Seems hard now, almost impossible to imagine your life without him...but it's gonna be so much better. CALL A LAWYER!!!!Take his money, get some of your own, and get yourself the life you have always dreamed of. GET BUSY, girl...times a wastin!!
....ha ha ha about the falling all over me...BUT--seriously, I am the same person as I was when married--I mean, I look the same, pretty much. Same nose, same bod, you know..My point is, they(men) can see HAPPY. They can see CONFIDENT. It shows. It shows bigtime. One of the greatest compliments I rec'd, shorty after I pulled my self together was from my mother in law. YES, my MIL. She said, "I don't know what you are doing to look so fabulous, but it sure is working!! Wish they could bottle it so I could have some." I looked her straight in the eye and said, "It's called happiness." smiled, and walked away.

I am sad that you're going thru this, cuz I know how bad it sucks.
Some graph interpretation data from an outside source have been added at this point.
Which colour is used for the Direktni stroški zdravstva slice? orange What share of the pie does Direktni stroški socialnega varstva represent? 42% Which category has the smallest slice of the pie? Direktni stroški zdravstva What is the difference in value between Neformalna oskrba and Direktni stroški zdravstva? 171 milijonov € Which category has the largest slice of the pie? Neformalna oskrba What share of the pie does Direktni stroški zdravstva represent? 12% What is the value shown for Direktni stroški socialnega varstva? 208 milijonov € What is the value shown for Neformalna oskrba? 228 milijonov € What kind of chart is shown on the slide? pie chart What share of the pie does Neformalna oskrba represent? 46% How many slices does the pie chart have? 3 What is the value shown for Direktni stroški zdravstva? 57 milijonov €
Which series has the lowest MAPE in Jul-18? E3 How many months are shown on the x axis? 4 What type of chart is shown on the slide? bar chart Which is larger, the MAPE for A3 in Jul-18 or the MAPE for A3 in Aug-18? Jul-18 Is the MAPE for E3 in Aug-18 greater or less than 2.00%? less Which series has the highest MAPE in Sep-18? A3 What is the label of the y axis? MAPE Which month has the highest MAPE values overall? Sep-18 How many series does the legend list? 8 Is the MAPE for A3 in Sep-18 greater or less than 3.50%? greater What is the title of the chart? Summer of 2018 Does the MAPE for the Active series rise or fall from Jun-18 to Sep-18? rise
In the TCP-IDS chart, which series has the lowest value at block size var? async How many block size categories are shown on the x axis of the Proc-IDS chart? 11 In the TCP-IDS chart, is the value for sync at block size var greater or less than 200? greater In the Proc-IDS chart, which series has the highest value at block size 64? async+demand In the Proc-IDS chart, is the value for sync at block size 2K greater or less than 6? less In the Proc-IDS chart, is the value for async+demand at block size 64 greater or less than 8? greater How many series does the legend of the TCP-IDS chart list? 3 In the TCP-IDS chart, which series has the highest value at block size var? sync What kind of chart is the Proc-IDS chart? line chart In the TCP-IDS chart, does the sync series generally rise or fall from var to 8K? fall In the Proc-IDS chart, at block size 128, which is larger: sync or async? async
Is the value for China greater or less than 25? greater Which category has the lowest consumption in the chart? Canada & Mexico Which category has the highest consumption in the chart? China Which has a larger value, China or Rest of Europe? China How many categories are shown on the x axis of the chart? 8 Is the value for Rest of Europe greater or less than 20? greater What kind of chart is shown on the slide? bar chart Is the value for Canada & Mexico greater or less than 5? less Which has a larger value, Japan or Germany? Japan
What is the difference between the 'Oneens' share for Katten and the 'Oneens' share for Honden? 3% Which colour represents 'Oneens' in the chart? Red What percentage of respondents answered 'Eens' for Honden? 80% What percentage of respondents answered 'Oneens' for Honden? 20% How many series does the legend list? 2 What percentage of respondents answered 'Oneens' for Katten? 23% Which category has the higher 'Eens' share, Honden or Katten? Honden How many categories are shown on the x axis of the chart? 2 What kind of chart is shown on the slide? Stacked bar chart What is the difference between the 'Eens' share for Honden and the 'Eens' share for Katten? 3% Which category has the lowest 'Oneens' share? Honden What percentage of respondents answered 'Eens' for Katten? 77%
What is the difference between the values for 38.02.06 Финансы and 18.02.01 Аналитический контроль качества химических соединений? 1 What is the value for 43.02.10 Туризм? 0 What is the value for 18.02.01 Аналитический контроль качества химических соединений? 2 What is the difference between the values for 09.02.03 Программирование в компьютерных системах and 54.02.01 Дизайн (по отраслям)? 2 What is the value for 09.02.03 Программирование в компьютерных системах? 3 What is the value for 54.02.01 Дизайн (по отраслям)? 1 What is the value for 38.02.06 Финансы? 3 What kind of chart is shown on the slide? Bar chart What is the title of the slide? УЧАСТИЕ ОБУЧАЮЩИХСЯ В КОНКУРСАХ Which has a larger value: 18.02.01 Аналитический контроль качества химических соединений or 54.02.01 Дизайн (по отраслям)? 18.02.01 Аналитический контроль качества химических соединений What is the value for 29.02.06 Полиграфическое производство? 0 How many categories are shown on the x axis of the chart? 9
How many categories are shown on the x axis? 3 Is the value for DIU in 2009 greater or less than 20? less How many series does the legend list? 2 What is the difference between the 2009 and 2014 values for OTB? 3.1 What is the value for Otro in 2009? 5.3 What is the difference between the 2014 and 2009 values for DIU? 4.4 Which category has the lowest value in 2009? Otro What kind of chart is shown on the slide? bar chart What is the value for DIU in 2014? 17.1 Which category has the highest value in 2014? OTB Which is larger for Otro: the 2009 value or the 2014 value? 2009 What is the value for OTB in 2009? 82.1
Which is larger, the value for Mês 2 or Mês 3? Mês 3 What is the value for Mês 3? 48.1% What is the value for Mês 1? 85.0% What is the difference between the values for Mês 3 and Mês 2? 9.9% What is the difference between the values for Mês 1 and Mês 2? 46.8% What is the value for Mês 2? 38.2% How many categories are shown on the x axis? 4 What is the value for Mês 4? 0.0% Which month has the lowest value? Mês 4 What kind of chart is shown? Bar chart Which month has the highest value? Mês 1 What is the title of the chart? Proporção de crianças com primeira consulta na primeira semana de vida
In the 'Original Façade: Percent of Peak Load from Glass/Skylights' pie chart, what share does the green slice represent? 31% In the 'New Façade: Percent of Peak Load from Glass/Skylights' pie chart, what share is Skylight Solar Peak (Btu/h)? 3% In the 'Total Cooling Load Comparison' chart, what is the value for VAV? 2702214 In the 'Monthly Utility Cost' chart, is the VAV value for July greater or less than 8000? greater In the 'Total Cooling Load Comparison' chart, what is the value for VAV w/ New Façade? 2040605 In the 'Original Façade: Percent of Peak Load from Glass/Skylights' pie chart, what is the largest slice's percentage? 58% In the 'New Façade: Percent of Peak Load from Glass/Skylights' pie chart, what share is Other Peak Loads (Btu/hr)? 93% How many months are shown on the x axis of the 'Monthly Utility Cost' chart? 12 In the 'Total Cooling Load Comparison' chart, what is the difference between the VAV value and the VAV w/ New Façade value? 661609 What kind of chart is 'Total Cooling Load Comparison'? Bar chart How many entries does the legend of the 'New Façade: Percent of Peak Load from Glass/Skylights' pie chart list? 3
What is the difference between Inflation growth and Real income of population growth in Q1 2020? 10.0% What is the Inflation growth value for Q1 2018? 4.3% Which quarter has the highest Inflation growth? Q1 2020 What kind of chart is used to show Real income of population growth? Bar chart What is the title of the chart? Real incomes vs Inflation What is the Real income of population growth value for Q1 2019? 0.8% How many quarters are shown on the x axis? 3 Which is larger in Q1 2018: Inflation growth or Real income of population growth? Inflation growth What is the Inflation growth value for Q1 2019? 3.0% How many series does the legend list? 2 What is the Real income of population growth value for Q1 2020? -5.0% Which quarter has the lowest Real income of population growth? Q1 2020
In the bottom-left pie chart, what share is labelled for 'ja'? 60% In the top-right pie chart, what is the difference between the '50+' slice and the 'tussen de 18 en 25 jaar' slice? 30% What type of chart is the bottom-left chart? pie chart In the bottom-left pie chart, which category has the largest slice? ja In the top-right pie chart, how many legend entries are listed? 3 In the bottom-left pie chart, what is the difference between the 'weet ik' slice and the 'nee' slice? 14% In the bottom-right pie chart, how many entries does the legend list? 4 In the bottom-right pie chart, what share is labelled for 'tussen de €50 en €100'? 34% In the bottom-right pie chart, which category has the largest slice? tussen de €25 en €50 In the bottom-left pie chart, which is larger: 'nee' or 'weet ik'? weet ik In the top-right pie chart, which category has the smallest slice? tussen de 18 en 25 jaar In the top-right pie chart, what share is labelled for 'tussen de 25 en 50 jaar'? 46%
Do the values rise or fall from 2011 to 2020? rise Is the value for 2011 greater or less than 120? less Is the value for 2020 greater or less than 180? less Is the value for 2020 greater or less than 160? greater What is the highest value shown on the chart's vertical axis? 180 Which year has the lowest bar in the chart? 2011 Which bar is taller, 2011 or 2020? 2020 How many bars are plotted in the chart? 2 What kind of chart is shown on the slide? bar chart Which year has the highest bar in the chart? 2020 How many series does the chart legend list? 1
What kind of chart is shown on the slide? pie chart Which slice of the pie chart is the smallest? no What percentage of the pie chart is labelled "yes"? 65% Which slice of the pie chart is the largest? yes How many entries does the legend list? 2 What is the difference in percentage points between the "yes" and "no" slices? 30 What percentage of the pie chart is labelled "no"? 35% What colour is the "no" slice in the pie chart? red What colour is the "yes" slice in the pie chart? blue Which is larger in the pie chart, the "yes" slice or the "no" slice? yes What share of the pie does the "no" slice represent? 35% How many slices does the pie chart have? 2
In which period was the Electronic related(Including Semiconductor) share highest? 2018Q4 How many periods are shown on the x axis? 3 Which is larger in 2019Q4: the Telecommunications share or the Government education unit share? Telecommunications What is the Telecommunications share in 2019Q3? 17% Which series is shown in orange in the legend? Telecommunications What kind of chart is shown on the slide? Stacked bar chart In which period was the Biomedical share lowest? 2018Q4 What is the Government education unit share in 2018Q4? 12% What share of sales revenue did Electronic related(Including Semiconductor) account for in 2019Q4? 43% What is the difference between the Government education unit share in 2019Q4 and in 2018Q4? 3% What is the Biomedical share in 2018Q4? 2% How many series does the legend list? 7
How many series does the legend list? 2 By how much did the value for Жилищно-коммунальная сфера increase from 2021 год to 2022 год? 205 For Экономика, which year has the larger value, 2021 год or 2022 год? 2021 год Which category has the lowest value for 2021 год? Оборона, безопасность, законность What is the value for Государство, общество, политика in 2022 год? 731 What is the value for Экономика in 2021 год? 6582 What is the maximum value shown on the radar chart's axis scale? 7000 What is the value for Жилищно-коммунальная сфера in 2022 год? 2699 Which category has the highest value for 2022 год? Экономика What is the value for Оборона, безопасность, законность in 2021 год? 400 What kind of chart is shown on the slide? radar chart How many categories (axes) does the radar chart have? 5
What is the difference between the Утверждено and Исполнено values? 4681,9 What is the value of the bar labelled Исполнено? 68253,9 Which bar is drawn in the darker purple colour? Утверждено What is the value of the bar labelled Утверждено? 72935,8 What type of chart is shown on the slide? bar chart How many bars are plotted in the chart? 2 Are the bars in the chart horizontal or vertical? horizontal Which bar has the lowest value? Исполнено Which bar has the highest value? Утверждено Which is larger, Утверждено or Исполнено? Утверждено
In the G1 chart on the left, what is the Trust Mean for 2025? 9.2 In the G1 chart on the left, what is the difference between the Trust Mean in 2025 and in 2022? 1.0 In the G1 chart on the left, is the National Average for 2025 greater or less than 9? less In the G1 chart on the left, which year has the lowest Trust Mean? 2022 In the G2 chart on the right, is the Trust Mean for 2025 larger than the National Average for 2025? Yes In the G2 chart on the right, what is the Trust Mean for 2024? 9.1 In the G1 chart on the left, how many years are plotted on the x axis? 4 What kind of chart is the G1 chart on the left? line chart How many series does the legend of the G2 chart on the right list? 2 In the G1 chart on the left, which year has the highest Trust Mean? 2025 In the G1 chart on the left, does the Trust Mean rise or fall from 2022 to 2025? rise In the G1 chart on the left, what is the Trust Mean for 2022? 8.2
BUT--I am more excited for you, b/c if you do it right, I know what lies ahead for you....and honey---you don't EVEN know how great you're gonna feel!!!!! WOO HOOO!!!!!!!

I had no friends....now I have a ton of great ones.
I had no real "passions."...now I have tons
I forgot what hair pulling, hot, sweaty sex was like....not anymore, darlin!
I forgot I was pretty....I'm HOT, darn it!!!
I forgot that kissing for hours was fun.....I live to kiss for hours now
I forgot all my favorite things.....I endulge in favorite things everyday
I had no free time....with the kids going back and forth, I have lots of ME time, and enjoy it
I had no idea how strong I was...I'm a killer!
I had resigned myself to being "ok" with my life.....I will never settle again
I had no job...I have my own business...
I was setting a poor example for my kids on what love was.....not anymore--now they know what strength and not taking crap you dont deserve is!!
Get the picture here??? Live is great. Embrace it. And screw everyone that ever brought you down. Let them WATCH YOUR SMOKE because you're gonna burn it down.